An early dawn last month brought together a unique interfaith group in Los Angeles for a day of breaking barriers.
Twenty Muslims and Jews gathered at a local park and prayed side by side before embarking on a day-long citywide journey of co-joined prayers throughout the Californian city with the goal of spreading their message that, through prayer, even those perceived as 'enemies' could break down barriers and usher in a sense of peace.
The initiative, coined "Two Faiths One Prayer," was birthed out of its participants' former experience in an eight-month fellowship which focused on conflict resolution, leadership training, and interfaith teachings. This "Newground: A Muslim-Jewish Partnership for Change" fellowship sowed the seeds for an interfaith praying experience, teaching its fellows of the others religious practices while fostering close friendships that tore down previous biases and misperceptions. It was also where participants came to realize the overlapping of Jewish and Muslim prayer times.
And that is where the "Two Faiths One Prayer" journey began.
Inspired to promote the lessons of tolerance and acceptance garnered on the fellowship experience, the small group of 20 sought out to practice co-joined prayer on the public streets of Los Angeles.
"We're trying to show the world that Jews and Muslims are friends," a participant said in a video documenting the event. "We're illustrating to the world that Jews and Muslims can pray in a meaningful way, side by side."

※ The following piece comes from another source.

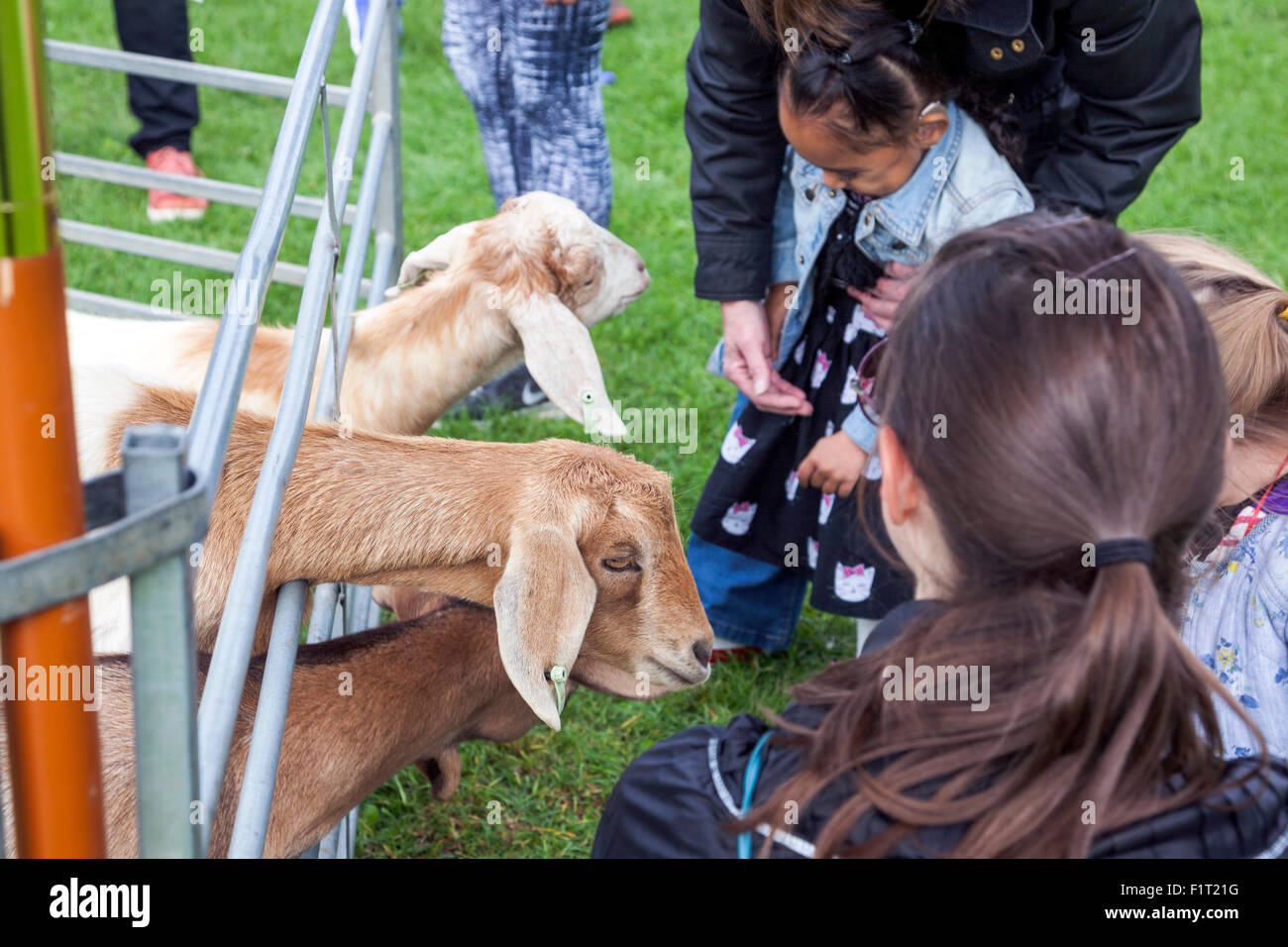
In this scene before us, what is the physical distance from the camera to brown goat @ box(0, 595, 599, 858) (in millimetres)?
1907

They took on the streets on May 3rd, making their way from the picturesque beaches of Santa Monica at dawn, the pier still lit up behind them pre-sunrise, to a local park by noon, followed by an open space in between two of the city's museums, where they sat on grassy lawns and prayed as passerby respectably walked by and took interest.
The group, in the span of a day, made its way from the morning prayers of Shacharit and Fajr, to Mincha and Asr at noon, before concluding with Ma'ariv and Maghreb come nightfall.

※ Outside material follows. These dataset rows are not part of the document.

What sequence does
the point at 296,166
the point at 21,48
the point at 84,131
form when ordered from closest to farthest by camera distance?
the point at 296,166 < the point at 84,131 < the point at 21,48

The fourth stop in their journey was the only one that broke the cycle of the groups exclusivity - it was the sole praying destination open to the public.
Participants from around the city and county ushered in with friends and family members to join the original pluralistic group of 20 in prayers. The crowd exceeded all expectations; A swarm of around 100 inundated the steps of LA's City Hall, joining in prayers and reflections on coexistence.

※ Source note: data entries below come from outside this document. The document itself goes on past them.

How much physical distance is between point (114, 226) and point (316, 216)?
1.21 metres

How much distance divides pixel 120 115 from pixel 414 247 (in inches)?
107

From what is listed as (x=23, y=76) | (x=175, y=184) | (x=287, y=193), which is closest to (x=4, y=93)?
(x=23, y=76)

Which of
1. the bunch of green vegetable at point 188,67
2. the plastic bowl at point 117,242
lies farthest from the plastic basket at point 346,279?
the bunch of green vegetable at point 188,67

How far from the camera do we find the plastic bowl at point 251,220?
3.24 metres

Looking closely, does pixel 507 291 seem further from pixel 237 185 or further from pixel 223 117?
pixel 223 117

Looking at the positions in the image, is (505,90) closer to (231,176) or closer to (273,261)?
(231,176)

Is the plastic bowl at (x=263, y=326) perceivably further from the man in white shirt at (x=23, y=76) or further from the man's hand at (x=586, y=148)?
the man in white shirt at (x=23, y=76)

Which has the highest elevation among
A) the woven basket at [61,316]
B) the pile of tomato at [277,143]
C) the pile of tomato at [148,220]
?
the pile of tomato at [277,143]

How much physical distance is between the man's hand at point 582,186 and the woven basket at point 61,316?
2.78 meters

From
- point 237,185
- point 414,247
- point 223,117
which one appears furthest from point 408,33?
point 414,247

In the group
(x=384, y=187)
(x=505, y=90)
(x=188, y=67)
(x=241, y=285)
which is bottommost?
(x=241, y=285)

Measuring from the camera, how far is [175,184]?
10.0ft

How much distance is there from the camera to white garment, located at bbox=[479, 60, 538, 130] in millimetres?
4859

"It's been incredible how meaningful my prayer has become when its more inclusive," a Jewish participant said of the experience. "Today, there's a wholeness in my life that I don't generally feel."
The organizing group concluded their day of prayer on a rooftop of a local building at dusk, overlooking the downtown skyline.
"Two Faiths One Prayer" hopes to trigger a series of similar initiatives promoting coexistence worldwide - to plant a "seed of hope and a seed of possibility," in regions beyond their physical reach.